If by any chance they have been found in your drawing room, please hand them to my messenger.
I am taking advantage of this opportunity to ask after the health of your Louisette, since this is the name you like to call her; I would be happy to learn that we will be able to hear her sweet voice tomorrow; admit that you are very proud of it.
Oh! You have good reason to be. I dare not repeat it too often, but I prefer a romantic song sung by her to an entire concert highlighted by musical trills and tours de force. After all, is it not good practice to judge things and especially the arts by the impression they give us? When your daughter sings, every heart pays attention and everyone’s breath is held, from which I conclude that it is true music.

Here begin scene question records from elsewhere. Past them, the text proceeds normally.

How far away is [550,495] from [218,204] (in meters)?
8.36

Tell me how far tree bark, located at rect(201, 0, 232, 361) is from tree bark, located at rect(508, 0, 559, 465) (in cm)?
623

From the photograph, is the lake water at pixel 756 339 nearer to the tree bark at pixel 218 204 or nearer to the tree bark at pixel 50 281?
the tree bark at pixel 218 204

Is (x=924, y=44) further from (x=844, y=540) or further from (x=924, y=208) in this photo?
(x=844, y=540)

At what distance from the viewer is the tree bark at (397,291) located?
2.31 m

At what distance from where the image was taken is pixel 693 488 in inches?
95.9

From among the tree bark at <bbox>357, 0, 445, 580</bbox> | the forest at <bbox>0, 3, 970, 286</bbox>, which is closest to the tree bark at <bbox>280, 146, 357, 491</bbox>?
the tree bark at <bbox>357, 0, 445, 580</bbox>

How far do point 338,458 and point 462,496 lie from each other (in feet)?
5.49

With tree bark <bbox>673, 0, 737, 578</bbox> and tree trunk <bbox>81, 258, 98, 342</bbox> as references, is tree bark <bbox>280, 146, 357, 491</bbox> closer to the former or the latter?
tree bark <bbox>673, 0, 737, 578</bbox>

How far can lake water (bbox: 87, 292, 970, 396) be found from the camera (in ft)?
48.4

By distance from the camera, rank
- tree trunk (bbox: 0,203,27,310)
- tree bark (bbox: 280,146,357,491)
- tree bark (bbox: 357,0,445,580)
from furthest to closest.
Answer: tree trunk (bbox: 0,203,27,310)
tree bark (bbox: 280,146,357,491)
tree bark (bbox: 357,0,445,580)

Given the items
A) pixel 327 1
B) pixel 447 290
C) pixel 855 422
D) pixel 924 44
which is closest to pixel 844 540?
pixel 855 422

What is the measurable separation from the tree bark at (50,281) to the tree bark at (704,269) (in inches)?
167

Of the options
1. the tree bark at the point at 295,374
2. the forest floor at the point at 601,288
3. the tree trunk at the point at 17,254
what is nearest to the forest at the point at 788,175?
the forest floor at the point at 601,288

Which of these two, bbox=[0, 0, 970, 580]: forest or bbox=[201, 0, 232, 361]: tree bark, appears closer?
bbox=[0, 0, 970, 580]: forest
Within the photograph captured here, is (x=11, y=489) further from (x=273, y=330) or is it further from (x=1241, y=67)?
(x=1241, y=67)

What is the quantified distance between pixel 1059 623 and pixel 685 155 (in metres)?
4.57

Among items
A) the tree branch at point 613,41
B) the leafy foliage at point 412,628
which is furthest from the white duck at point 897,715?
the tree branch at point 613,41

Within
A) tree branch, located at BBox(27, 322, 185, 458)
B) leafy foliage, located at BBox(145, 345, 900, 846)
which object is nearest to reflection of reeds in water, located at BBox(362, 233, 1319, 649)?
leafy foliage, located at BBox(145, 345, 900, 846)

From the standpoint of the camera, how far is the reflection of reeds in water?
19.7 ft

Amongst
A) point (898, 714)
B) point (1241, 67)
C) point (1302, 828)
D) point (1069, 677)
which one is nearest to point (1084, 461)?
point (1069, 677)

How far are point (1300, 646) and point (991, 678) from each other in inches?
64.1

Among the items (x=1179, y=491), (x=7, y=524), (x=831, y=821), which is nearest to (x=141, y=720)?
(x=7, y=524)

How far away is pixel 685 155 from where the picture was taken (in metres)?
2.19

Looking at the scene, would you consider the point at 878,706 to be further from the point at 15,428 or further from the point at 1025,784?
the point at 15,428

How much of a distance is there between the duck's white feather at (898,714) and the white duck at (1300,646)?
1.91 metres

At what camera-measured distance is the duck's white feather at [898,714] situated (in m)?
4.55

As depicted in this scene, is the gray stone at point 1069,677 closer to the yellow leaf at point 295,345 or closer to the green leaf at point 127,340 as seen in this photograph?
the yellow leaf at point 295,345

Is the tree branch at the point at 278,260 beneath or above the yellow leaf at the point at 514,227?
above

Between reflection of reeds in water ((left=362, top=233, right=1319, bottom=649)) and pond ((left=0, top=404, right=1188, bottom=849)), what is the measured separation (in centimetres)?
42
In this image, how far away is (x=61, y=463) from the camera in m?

I am intrepidly protecting my health. I value it highly, being weak enough to believe that it still has some use.
Yesterday I went to see Mme de Planat. Through a few Germanic mists her mind shows traces of a deep source of common sense and original judgment, with just enough erudition for it not to be too much and perfect impartiality; our unfortunate civil disturbances do not trouble the sureness of her opinions. She is a woman who thinks for herself and I would like you to meet her. However, she made me talk too much.
I have not visited Victor Hugo because I thought he lived in the Marais;250 if I had known he lived in your district, then since the slope down to this area of Paris is easy, I would have made my entrance to his salon, which must be worth a visit.
Farewell. I shake the hands affectionately of those you call the Trio whom I love dearly.
[250 ]District in the center of Paris.